ASSIGNMENT: Please print every record that follows, keeping each one exactly as it is.

SOURCE DATA:
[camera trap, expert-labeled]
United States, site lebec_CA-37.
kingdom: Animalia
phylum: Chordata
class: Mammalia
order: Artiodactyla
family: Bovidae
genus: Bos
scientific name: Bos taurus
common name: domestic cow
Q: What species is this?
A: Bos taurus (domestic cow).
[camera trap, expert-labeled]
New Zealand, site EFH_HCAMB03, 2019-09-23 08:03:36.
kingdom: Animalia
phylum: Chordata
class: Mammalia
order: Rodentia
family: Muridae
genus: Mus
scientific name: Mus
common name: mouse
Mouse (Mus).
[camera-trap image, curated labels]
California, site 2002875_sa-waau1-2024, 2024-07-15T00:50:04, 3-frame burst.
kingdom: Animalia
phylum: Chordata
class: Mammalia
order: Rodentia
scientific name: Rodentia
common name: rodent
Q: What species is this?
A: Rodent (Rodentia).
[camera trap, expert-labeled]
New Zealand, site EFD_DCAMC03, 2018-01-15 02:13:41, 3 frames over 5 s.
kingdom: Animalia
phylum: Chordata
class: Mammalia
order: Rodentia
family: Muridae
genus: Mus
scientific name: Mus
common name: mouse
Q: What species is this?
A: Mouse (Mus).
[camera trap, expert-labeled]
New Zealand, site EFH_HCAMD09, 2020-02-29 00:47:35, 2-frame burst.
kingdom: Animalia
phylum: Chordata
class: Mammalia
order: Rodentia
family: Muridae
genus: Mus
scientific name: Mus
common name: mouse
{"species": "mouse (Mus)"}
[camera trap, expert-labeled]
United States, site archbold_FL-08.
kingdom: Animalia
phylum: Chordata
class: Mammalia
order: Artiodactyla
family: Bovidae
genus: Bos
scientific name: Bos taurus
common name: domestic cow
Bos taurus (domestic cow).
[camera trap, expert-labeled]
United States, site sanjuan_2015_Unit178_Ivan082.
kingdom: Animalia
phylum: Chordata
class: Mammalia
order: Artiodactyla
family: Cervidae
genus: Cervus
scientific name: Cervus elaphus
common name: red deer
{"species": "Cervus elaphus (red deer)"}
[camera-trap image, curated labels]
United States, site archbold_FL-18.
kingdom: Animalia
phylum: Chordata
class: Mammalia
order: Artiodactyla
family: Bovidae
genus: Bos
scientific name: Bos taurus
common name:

RESULT OF THIS EXERCISE:
[camera trap, expert-labeled]
United States, site lebec_CA-37.
kingdom: Animalia
phylum: Chordata
class: Mammalia
order: Artiodactyla
family: Bovidae
genus: Bos
scientific name: Bos taurus
common name: domestic cow
Q: What species is this?
A: Bos taurus (domestic cow).
[camera trap, expert-labeled]
New Zealand, site EFH_HCAMB03, 2019-09-23 08:03:36.
kingdom: Animalia
phylum: Chordata
class: Mammalia
order: Rodentia
family: Muridae
genus: Mus
scientific name: Mus
common name: mouse
Mouse (Mus).
[camera-trap image, curated labels]
California, site 2002875_sa-waau1-2024, 2024-07-15T00:50:04, 3-frame burst.
kingdom: Animalia
phylum: Chordata
class: Mammalia
order: Rodentia
scientific name: Rodentia
common name: rodent
Q: What species is this?
A: Rodent (Rodentia).
[camera trap, expert-labeled]
New Zealand, site EFD_DCAMC03, 2018-01-15 02:13:41, 3 frames over 5 s.
kingdom: Animalia
phylum: Chordata
class: Mammalia
order: Rodentia
family: Muridae
genus: Mus
scientific name: Mus
common name: mouse
Q: What species is this?
A: Mouse (Mus).
[camera trap, expert-labeled]
New Zealand, site EFH_HCAMD09, 2020-02-29 00:47:35, 2-frame burst.
kingdom: Animalia
phylum: Chordata
class: Mammalia
order: Rodentia
family: Muridae
genus: Mus
scientific name: Mus
common name: mouse
{"species": "mouse (Mus)"}
[camera trap, expert-labeled]
United States, site archbold_FL-08.
kingdom: Animalia
phylum: Chordata
class: Mammalia
order: Artiodactyla
family: Bovidae
genus: Bos
scientific name: Bos taurus
common name: domestic cow
Bos taurus (domestic cow).
[camera trap, expert-labeled]
United States, site sanjuan_2015_Unit178_Ivan082.
kingdom: Animalia
phylum: Chordata
class: Mammalia
order: Artiodactyla
family: Cervidae
genus: Cervus
scientific name: Cervus elaphus
common name: red deer
{"species": "Cervus elaphus (red deer)"}
[camera-trap image, curated labels]
United States, site archbold_FL-18.
kingdom: Animalia
phylum: Chordata
class: Mammalia
order: Artiodactyla
family: Bovidae
genus: Bos
scientific name: Bos taurus
common name:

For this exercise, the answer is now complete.